For the longest time, I resisted the marketing push to move to Mountain Lion (and Lion before that), happy and content with my rock-solid, stable, and speedy Snow Leopard-based iMac system. It did everything I needed, it would literally run for months without a crash or hiccup of any kind, and honestly, many of the changes in the newer operating system versions didn’t strike me as compelling. (My laptops, which see less use, were upgraded, so that I could see things as many of my company’s customers see them.)
Eventually, though, the pull of newer Mountain Lion-only apps, the need to test some stuff in “high DPI” mode, and a desire to run an App.net client (there are none for Snow Leopard) swayed me to upgrade the iMac. Overall, I’m quite happy with the results—many things are notably faster than before, and so far at least, it’s been quite stable.
However, there are a few user experiences that are much worse than they were under Snow Leopard, and I’m not sure I’ll ever adjust to them. Here are two of the more annoying changes that I’ve found with Mountain Lion.
Scroll bars are the evil empire?
So why does Apple seemingly hate scroll bars? In Mountain Lion, they’re invisible, they move in the wrong direction, and there are no longer scroll arrows at each end of the bar.
Of these changes the invisible scroll is the worst: an invisible scroll bar is a useless scroll bar. Without a visible scroll bar, a user is required to take action to reveal the fact that a dialog or window contains additional information.

Without taking any action, it’s obvious that the Get Info window in Snow Leopard has more to share with the user. In Mountain Lion’s default setup, I have to scroll-drag in every single window to see if there’s additional content. You can set them to be permanently visible in System Preferences, which I always do, but they’re invisible by default. A user new to the platform, though, would have to discover this fact on their own—and it’s not obvious where to go to change the setting.

The backwards scrolling also drives me crazy; Apple calls this “natural” scrolling, while I call it “insanely stupid scrolling.” The change was made to match the way people scroll iOS devices. However, interaction on an iOS device is directly with the screen, and it makes logical sense that the content moves the direction your finger moves.
With a trackpad or mouse, though, you’re more directly affecting the scrollbars, not the content, and it seems completely backwards. I tried it Apple’s way for more than a day, but was much happier after I disabled natural scrolling.
Finally, and this may seem like a little thing, but Apple removed the scroll bar arrows from scroll bars.
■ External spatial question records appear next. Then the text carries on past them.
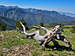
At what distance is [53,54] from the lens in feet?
39.8

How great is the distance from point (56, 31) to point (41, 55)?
2.97 metres

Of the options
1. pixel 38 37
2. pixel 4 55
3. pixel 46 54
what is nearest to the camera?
pixel 4 55

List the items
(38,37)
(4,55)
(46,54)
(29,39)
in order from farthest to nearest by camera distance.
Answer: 1. (29,39)
2. (38,37)
3. (46,54)
4. (4,55)

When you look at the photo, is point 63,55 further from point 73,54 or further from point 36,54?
point 36,54

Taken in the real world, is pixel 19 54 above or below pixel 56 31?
below

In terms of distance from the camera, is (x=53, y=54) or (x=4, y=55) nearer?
(x=4, y=55)

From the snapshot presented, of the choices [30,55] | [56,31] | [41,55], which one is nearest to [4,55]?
[30,55]

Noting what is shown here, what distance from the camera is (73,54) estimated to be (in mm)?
12367

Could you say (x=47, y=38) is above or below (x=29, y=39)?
above

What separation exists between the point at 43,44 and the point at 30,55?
2.87 meters

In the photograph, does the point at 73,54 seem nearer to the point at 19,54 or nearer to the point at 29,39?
the point at 19,54

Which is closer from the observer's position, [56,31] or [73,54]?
[73,54]

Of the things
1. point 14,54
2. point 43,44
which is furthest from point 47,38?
point 14,54

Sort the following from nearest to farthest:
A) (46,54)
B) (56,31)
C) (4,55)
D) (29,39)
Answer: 1. (4,55)
2. (46,54)
3. (56,31)
4. (29,39)
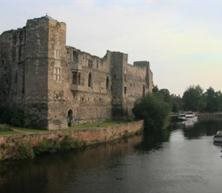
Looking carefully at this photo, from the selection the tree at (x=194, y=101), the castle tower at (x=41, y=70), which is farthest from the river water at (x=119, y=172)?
the tree at (x=194, y=101)

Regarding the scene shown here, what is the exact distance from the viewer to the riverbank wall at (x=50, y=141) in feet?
117

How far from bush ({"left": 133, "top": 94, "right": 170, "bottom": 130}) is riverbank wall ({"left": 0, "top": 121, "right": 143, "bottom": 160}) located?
1335 cm

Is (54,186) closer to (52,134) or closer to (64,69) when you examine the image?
(52,134)

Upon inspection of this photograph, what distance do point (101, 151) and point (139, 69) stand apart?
37155 mm

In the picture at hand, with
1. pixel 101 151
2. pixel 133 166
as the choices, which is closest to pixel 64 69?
pixel 101 151

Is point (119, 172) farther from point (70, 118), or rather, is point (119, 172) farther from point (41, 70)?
point (70, 118)

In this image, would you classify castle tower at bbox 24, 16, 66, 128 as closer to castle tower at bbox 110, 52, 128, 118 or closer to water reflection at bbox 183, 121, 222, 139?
castle tower at bbox 110, 52, 128, 118

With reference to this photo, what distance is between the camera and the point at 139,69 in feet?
257

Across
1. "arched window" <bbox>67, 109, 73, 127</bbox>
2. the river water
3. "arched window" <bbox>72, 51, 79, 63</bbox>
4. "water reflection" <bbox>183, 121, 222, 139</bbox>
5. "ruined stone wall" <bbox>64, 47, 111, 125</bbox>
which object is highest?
"arched window" <bbox>72, 51, 79, 63</bbox>

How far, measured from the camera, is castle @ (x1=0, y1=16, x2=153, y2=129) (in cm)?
4525

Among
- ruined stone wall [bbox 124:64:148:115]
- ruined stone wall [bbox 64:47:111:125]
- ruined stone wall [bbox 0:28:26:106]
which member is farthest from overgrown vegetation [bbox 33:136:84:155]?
ruined stone wall [bbox 124:64:148:115]

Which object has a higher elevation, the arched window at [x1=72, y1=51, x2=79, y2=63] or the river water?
the arched window at [x1=72, y1=51, x2=79, y2=63]

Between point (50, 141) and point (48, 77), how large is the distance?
25.6 ft

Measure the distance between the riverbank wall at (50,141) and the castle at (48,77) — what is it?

These arrows were very useful, especially with the option to have both directional arrows at one end of the bar: I could quickly scroll up or down with nothing more than a trackpad tap and a slight mouse movement.
Now I have to use a scroll motion with my fingers, or drag the scroll bar’s thumb to accomplish the same result, and both of those actions require much more finger movement than did the scroll arrows. Over the course of a day, these little motions add up, so much so that I’m now using my arrow keys for forward/back scrolling more often than I am my trackpad.
Color out, bland in
First, it was the Apple logo itself, going from multi-color to clearly more-elegant-but-oh-so-boring solid black. Now it seems the same is happening to OS X. While the removal of color can be seen in many apps and system widgets, to me it’s most obvious—and most impacting, and not in a good way—in the Finder.

In Snow Leopard, color in the Finder’s sidebar played a key role in making it easy to visually identify click targets: The Applications folder was the red and yellow A-shaped icon; my home folder was a white house, the Desktop was the purple galaxy, etc.
Now, in Mountain Lion, while the basic icon shapes are unchanged, the color is completely gone. The Applications folder, home folder, and Desktop are all now just gray blobs. And even though they have distinct shapes, it was the combination of shape and color that made each easily distinguishable. As a result, I have a much harder time finding my click target in Mountain Lion, and find myself reading the text next to the icon to make sure that I have the right one.
Where do we go from here?
As noted in the introduction, I generally like Mountain Lion a lot. The issues with the sidebar and color, however, make using it more work than it should be. At least most of the scroll bar issues can be reversed (but really, they shouldn’t have to be), but adding color back isn’t so simple. I have hope, though, now that Jonathan Ive is in charge of all user interface design—perhaps we’ll see positive changes in 10.9 and beyond. For the sake of my overly-scrolling fingers and color-deprived eyes, I hope that’s the case.